RECORDS FOR PROCESSING >>
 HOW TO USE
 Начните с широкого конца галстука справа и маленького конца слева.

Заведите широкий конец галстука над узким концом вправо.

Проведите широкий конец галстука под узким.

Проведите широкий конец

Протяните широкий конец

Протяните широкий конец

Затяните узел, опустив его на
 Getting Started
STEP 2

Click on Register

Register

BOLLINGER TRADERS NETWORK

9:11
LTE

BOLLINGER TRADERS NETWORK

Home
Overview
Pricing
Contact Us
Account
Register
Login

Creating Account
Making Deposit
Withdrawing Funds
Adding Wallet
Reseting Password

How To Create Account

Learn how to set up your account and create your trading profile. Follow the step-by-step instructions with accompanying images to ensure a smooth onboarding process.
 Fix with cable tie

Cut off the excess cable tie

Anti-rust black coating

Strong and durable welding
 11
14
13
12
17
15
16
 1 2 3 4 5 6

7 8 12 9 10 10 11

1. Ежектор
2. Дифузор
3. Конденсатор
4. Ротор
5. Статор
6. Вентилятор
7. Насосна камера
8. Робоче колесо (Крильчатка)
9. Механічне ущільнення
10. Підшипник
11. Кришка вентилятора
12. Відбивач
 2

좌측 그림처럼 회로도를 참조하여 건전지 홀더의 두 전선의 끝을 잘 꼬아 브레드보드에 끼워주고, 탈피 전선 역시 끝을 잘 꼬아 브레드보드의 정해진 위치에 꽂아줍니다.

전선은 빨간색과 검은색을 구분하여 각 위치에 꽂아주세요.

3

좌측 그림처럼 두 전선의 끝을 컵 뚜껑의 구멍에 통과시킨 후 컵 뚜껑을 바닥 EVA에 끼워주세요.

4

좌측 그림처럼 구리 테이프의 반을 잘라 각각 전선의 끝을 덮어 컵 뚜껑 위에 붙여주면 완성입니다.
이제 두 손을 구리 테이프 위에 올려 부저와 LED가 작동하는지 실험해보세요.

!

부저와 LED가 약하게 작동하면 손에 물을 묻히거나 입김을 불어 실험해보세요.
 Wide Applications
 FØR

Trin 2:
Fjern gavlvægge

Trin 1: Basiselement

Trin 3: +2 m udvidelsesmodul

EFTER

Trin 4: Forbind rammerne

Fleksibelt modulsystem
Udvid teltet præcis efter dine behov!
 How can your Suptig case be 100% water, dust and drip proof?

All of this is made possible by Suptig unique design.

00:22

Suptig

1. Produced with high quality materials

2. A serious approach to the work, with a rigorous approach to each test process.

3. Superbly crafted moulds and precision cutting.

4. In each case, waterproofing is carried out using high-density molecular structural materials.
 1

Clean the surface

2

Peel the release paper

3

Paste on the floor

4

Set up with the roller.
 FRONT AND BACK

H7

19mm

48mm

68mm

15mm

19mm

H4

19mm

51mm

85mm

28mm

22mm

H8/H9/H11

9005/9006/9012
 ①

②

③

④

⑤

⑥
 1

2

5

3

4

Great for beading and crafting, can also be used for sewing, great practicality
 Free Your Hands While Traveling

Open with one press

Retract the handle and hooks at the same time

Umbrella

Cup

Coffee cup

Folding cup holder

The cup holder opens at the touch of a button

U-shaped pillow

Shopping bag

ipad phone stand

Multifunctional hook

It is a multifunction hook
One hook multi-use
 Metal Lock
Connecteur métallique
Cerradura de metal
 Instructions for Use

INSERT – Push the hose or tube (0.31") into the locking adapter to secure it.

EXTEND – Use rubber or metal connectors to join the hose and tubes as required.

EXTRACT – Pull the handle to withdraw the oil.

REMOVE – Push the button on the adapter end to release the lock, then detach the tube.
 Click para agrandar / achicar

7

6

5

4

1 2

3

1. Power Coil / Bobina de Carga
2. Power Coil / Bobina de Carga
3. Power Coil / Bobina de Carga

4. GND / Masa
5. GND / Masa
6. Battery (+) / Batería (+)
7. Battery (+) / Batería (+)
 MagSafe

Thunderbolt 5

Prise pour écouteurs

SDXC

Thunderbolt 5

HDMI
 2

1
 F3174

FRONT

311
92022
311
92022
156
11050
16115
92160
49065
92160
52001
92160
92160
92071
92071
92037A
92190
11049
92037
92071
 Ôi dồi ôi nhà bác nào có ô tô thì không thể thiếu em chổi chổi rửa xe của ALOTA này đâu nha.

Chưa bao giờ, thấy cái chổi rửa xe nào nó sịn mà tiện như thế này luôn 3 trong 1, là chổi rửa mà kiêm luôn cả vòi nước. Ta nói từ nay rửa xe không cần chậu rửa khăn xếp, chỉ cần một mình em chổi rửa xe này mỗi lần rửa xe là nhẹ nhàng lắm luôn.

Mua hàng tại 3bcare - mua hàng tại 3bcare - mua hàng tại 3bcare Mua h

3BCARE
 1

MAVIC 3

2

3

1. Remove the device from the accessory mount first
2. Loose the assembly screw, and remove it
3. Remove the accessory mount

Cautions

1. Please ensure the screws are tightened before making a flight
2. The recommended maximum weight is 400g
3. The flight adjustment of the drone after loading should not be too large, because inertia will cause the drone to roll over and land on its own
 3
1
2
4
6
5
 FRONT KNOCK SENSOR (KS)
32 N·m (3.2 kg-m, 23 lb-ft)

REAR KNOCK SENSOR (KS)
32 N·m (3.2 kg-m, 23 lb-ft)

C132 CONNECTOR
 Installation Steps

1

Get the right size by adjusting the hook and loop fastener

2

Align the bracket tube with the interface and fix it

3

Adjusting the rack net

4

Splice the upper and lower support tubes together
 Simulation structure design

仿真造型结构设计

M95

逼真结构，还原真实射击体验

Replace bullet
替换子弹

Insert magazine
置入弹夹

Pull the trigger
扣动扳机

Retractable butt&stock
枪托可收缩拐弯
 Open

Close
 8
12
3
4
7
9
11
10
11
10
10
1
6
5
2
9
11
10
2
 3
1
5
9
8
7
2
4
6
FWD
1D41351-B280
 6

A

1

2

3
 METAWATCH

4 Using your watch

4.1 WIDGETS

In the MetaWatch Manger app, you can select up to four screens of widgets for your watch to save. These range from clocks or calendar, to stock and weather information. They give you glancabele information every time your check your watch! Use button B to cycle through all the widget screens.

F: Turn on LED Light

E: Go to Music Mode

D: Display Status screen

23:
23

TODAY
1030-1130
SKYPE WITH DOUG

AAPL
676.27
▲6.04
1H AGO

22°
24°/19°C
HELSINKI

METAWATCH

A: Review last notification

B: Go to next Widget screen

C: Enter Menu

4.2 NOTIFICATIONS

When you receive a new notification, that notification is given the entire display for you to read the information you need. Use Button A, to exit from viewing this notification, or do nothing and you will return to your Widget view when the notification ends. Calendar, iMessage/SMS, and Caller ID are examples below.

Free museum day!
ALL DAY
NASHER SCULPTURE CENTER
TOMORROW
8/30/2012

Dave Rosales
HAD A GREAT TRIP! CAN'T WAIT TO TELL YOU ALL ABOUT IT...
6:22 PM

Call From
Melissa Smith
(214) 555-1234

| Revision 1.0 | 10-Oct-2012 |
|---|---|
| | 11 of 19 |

INSTRUCTIONS FOR THE TASK >>
Retype the entries. Every line must match exactly.

YOUR RESPONSE >>
 HOW TO USE
 Начните с широкого конца галстука справа и маленького конца слева.

Заведите широкий конец галстука над узким концом вправо.

Проведите широкий конец галстука под узким.

Проведите широкий конец

Протяните широкий конец

Протяните широкий конец

Затяните узел, опустив его на
 Getting Started
STEP 2

Click on Register

Register

BOLLINGER TRADERS NETWORK

9:11
LTE

BOLLINGER TRADERS NETWORK

Home
Overview
Pricing
Contact Us
Account
Register
Login

Creating Account
Making Deposit
Withdrawing Funds
Adding Wallet
Reseting Password

How To Create Account

Learn how to set up your account and create your trading profile. Follow the step-by-step instructions with accompanying images to ensure a smooth onboarding process.
 Fix with cable tie

Cut off the excess cable tie

Anti-rust black coating

Strong and durable welding
 11
14
13
12
17
15
16
 1 2 3 4 5 6

7 8 12 9 10 10 11

1. Ежектор
2. Дифузор
3. Конденсатор
4. Ротор
5. Статор
6. Вентилятор
7. Насосна камера
8. Робоче колесо (Крильчатка)
9. Механічне ущільнення
10. Підшипник
11. Кришка вентилятора
12. Відбивач
 2

좌측 그림처럼 회로도를 참조하여 건전지 홀더의 두 전선의 끝을 잘 꼬아 브레드보드에 끼워주고, 탈피 전선 역시 끝을 잘 꼬아 브레드보드의 정해진 위치에 꽂아줍니다.

전선은 빨간색과 검은색을 구분하여 각 위치에 꽂아주세요.

3

좌측 그림처럼 두 전선의 끝을 컵 뚜껑의 구멍에 통과시킨 후 컵 뚜껑을 바닥 EVA에 끼워주세요.

4

좌측 그림처럼 구리 테이프의 반을 잘라 각각 전선의 끝을 덮어 컵 뚜껑 위에 붙여주면 완성입니다.
이제 두 손을 구리 테이프 위에 올려 부저와 LED가 작동하는지 실험해보세요.

!

부저와 LED가 약하게 작동하면 손에 물을 묻히거나 입김을 불어 실험해보세요.
 Wide Applications
 FØR

Trin 2:
Fjern gavlvægge

Trin 1: Basiselement

Trin 3: +2 m udvidelsesmodul

EFTER

Trin 4: Forbind rammerne

Fleksibelt modulsystem
Udvid teltet præcis efter dine behov!
 How can your Suptig case be 100% water, dust and drip proof?

All of this is made possible by Suptig unique design.

00:22

Suptig

1. Produced with high quality materials

2. A serious approach to the work, with a rigorous approach to each test process.

3. Superbly crafted moulds and precision cutting.

4. In each case, waterproofing is carried out using high-density molecular structural materials.
 1

Clean the surface

2

Peel the release paper

3

Paste on the floor

4

Set up with the roller.
 FRONT AND BACK

H7

19mm

48mm

68mm

15mm

19mm

H4

19mm

51mm

85mm

28mm

22mm

H8/H9/H11

9005/9006/9012
 ①

②

③

④

⑤

⑥
 1

2

5

3

4

Great for beading and crafting, can also be used for sewing, great practicality
 Free Your Hands While Traveling

Open with one press

Retract the handle and hooks at the same time

Umbrella

Cup

Coffee cup

Folding cup holder

The cup holder opens at the touch of a button

U-shaped pillow

Shopping bag

ipad phone stand

Multifunctional hook

It is a multifunction hook
One hook multi-use
 Metal Lock
Connecteur métallique
Cerradura de metal
 Instructions for Use

INSERT – Push the hose or tube (0.31") into the locking adapter to secure it.

EXTEND – Use rubber or metal connectors to join the hose and tubes as required.

EXTRACT – Pull the handle to withdraw the oil.

REMOVE – Push the button on the adapter end to release the lock, then detach the tube.
 Click para agrandar / achicar

7

6

5

4

1 2

3

1. Power Coil / Bobina de Carga
2. Power Coil / Bobina de Carga
3. Power Coil / Bobina de Carga

4. GND / Masa
5. GND / Masa
6. Battery (+) / Batería (+)
7. Battery (+) / Batería (+)
 MagSafe

Thunderbolt 5

Prise pour écouteurs

SDXC

Thunderbolt 5

HDMI
 2

1
 F3174

FRONT

311
92022
311
92022
156
11050
16115
92160
49065
92160
52001
92160
92160
92071
92071
92037A
92190
11049
92037
92071
 Ôi dồi ôi nhà bác nào có ô tô thì không thể thiếu em chổi chổi rửa xe của ALOTA này đâu nha.

Chưa bao giờ, thấy cái chổi rửa xe nào nó sịn mà tiện như thế này luôn 3 trong 1, là chổi rửa mà kiêm luôn cả vòi nước. Ta nói từ nay rửa xe không cần chậu rửa khăn xếp, chỉ cần một mình em chổi rửa xe này mỗi lần rửa xe là nhẹ nhàng lắm luôn.

Mua hàng tại 3bcare - mua hàng tại 3bcare - mua hàng tại 3bcare Mua h

3BCARE
 1

MAVIC 3

2

3

1. Remove the device from the accessory mount first
2. Loose the assembly screw, and remove it
3. Remove the accessory mount

Cautions

1. Please ensure the screws are tightened before making a flight
2. The recommended maximum weight is 400g
3. The flight adjustment of the drone after loading should not be too large, because inertia will cause the drone to roll over and land on its own
 3
1
2
4
6
5
 FRONT KNOCK SENSOR (KS)
32 N·m (3.2 kg-m, 23 lb-ft)

REAR KNOCK SENSOR (KS)
32 N·m (3.2 kg-m, 23 lb-ft)

C132 CONNECTOR
 Installation Steps

1

Get the right size by adjusting the hook and loop fastener

2

Align the bracket tube with the interface and fix it

3

Adjusting the rack net

4

Splice the upper and lower support tubes together
 Simulation structure design

仿真造型结构设计

M95

逼真结构，还原真实射击体验

Replace bullet
替换子弹

Insert magazine
置入弹夹

Pull the trigger
扣动扳机

Retractable butt&stock
枪托可收缩拐弯
 Open

Close
 8
12
3
4
7
9
11
10
11
10
10
1
6
5
2
9
11
10
2
 3
1
5
9
8
7
2
4
6
FWD
1D41351-B280
 6

A

1

2

3
 METAWATCH

4 Using your watch

4.1 WIDGETS

In the MetaWatch Manger app, you can select up to four screens of widgets for your watch to save. These range from clocks or calendar, to stock and weather information. They give you glancabele information every time your check your watch! Use button B to cycle through all the widget screens.

F: Turn on LED Light

E: Go to Music Mode

D: Display Status screen

23:
23

TODAY
1030-1130
SKYPE WITH DOUG

AAPL
676.27
▲6.04
1H AGO

22°
24°/19°C
HELSINKI

METAWATCH

A: Review last notification

B: Go to next Widget screen

C: Enter Menu

4.2 NOTIFICATIONS

When you receive a new notification, that notification is given the entire display for you to read the information you need. Use Button A, to exit from viewing this notification, or do nothing and you will return to your Widget view when the notification ends. Calendar, iMessage/SMS, and Caller ID are examples below.

Free museum day!
ALL DAY
NASHER SCULPTURE CENTER
TOMORROW
8/30/2012

Dave Rosales
HAD A GREAT TRIP! CAN'T WAIT TO TELL YOU ALL ABOUT IT...
6:22 PM

Call From
Melissa Smith
(214) 555-1234

| Revision 1.0 | 10-Oct-2012 |
|---|---|
| | 11 of 19 |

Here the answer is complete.